What this task involves: Reproduce the listing verbatim.

Information shown:
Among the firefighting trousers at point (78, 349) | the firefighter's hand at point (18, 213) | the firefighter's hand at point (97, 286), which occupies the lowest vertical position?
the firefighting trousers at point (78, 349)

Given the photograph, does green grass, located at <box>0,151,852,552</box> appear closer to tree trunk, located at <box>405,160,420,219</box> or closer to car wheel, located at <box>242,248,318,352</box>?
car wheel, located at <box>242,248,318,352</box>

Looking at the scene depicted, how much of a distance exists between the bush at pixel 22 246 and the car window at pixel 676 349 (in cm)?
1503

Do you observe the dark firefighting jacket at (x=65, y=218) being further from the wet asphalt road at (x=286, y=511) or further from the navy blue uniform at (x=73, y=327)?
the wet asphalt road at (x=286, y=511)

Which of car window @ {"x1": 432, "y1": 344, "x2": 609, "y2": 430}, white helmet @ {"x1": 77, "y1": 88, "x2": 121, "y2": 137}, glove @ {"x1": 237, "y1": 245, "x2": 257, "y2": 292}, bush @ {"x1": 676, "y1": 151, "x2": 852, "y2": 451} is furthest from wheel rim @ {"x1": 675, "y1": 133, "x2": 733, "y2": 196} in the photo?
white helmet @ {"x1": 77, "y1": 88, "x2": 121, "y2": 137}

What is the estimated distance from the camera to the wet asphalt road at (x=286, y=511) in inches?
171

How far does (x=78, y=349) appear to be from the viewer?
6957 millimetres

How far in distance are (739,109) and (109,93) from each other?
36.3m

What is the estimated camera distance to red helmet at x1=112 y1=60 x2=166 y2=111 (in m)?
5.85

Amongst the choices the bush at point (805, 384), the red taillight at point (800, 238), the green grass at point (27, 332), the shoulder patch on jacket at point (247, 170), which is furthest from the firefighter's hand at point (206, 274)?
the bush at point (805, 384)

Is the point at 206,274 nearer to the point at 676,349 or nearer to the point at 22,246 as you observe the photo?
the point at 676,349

Solution for this problem:
Among the firefighting trousers at point (78, 349) | the firefighter's hand at point (18, 213) | the firefighter's hand at point (97, 286), which occupies the lowest vertical position?
the firefighting trousers at point (78, 349)

Given the photograph, does green grass, located at <box>0,151,852,552</box> appear closer to tree trunk, located at <box>405,160,420,219</box> or closer to car wheel, located at <box>242,248,318,352</box>?
car wheel, located at <box>242,248,318,352</box>

Looking at the scene depicted, how much of a distance exists between the bush at pixel 22 246 and the car window at pixel 676 349 (in cm)?
1503

Do you observe the dark firefighting jacket at (x=65, y=218) being further from the wet asphalt road at (x=286, y=511) or further from the navy blue uniform at (x=73, y=327)?
the wet asphalt road at (x=286, y=511)

Which of car window @ {"x1": 432, "y1": 344, "x2": 609, "y2": 430}, white helmet @ {"x1": 77, "y1": 88, "x2": 121, "y2": 137}, glove @ {"x1": 237, "y1": 245, "x2": 257, "y2": 292}, bush @ {"x1": 676, "y1": 151, "x2": 852, "y2": 451} is furthest from wheel rim @ {"x1": 675, "y1": 133, "x2": 733, "y2": 196} in the photo?
white helmet @ {"x1": 77, "y1": 88, "x2": 121, "y2": 137}

What is the estimated distance from the camera to the wet asphalt road at (x=286, y=511) in inches?
171

How far does (x=78, y=349) appear to be from the viewer?
6957 millimetres

How far in distance are (739,109) and (109,93) from each other?
36.3m

What is the estimated camera distance to red helmet at x1=112 y1=60 x2=166 y2=111 (in m)?
5.85

Amongst the choices the bush at point (805, 384), the red taillight at point (800, 238), the green grass at point (27, 332), the shoulder patch on jacket at point (247, 170), which is furthest from the firefighter's hand at point (206, 274)?
the bush at point (805, 384)

Is the point at 206,274 nearer to the point at 676,349 or nearer to the point at 22,246 as you observe the photo?
the point at 676,349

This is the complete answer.